Render the items below, from the line containing "Which of the" through the end of the items, as a two-column CSV with the headers item_text and answer: one row per item, each value in a single quoted field with line breaks replaced by spaces. Leave the pictures out.

>> BEGIN

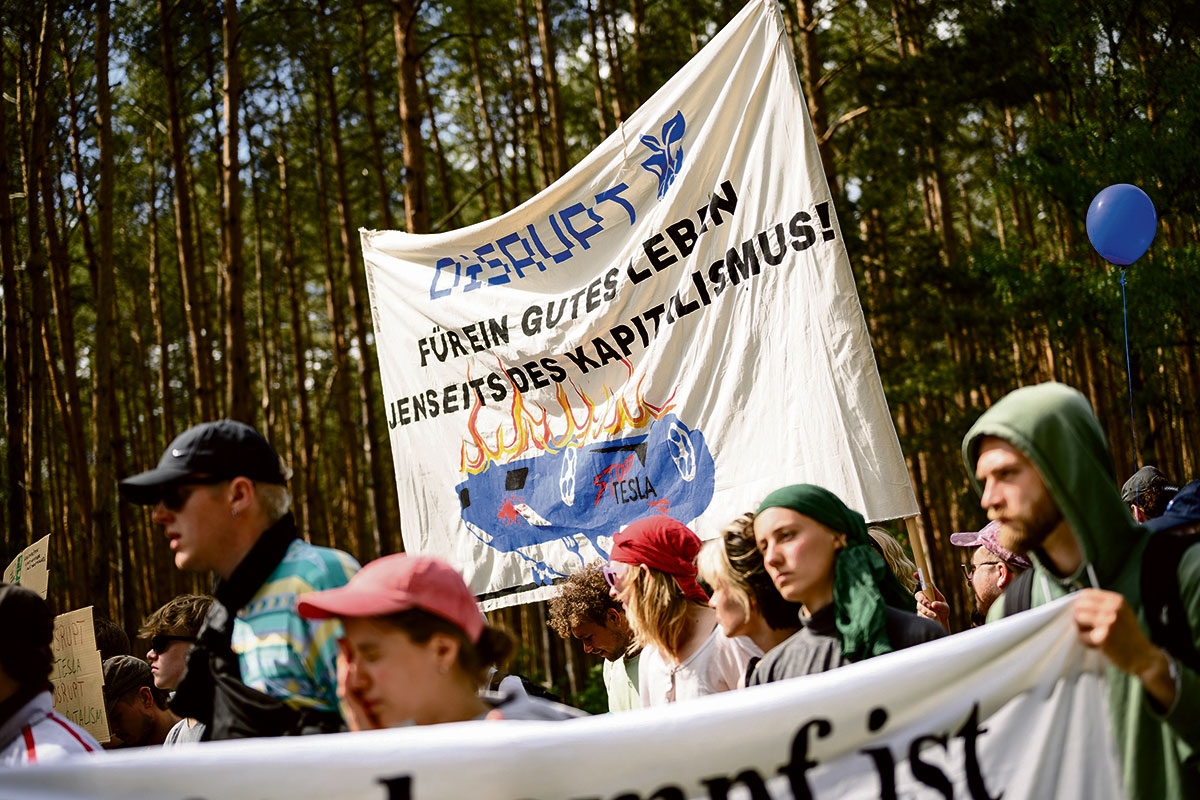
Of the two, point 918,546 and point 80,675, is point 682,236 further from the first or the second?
point 80,675

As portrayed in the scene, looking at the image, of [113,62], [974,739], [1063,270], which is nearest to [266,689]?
[974,739]

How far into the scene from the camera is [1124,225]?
7023 mm

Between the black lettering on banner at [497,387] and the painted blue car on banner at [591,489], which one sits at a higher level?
the black lettering on banner at [497,387]

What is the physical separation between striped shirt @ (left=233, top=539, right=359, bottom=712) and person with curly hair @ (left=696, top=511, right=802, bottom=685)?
1381mm

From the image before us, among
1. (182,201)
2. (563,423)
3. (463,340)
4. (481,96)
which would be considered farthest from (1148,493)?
(481,96)

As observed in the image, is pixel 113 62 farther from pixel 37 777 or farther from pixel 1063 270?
pixel 37 777

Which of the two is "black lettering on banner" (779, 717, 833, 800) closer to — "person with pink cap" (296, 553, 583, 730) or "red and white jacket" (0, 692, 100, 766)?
"person with pink cap" (296, 553, 583, 730)

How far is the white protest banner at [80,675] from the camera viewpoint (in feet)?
17.0

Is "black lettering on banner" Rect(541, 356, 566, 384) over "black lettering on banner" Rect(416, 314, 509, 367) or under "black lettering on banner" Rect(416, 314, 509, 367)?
under

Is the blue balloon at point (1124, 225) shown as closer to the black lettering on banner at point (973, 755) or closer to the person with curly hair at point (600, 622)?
the person with curly hair at point (600, 622)

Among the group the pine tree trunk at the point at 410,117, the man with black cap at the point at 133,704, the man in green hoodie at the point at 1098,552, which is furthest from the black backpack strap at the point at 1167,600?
the pine tree trunk at the point at 410,117

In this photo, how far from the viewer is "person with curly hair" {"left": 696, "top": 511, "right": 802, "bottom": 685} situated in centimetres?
388

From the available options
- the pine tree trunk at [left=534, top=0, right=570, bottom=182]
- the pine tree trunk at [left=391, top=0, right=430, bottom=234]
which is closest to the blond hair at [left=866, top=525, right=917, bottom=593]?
the pine tree trunk at [left=391, top=0, right=430, bottom=234]

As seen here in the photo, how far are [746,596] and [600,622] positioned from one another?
4.91ft
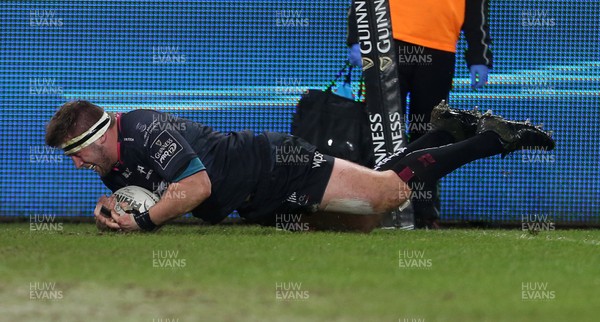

>> END

▶ _EXERCISE RESPONSE_
item_text,answer
"Which of the two is ""black lettering on banner"" (779, 717, 833, 800) closer to — ""person with pink cap"" (296, 553, 583, 730) or ""red and white jacket"" (0, 692, 100, 766)?","""person with pink cap"" (296, 553, 583, 730)"
"How far is the white protest banner at [80,675] from the camera viewpoint (in feet)?","17.0"
"Is ""black lettering on banner"" Rect(541, 356, 566, 384) over ""black lettering on banner"" Rect(416, 314, 509, 367) or under ""black lettering on banner"" Rect(416, 314, 509, 367)?","under"
"Is the blue balloon at point (1124, 225) shown as closer to the black lettering on banner at point (973, 755) or closer to the person with curly hair at point (600, 622)?","the person with curly hair at point (600, 622)"
"Among the group the pine tree trunk at the point at 410,117, the man with black cap at the point at 133,704, the man in green hoodie at the point at 1098,552, which is furthest from the black backpack strap at the point at 1167,600?","the pine tree trunk at the point at 410,117"
"In this photo, how far from the viewer is ""person with curly hair"" {""left"": 696, ""top"": 511, ""right"": 802, ""bottom"": 685} situated in centimetres?","388"
"From the available options - the pine tree trunk at [left=534, top=0, right=570, bottom=182] - the pine tree trunk at [left=391, top=0, right=430, bottom=234] which is closest to the blond hair at [left=866, top=525, right=917, bottom=593]?","the pine tree trunk at [left=391, top=0, right=430, bottom=234]"
"As seen here in the photo, how far are [746,596] and [600,622] positioned from one another?","4.91ft"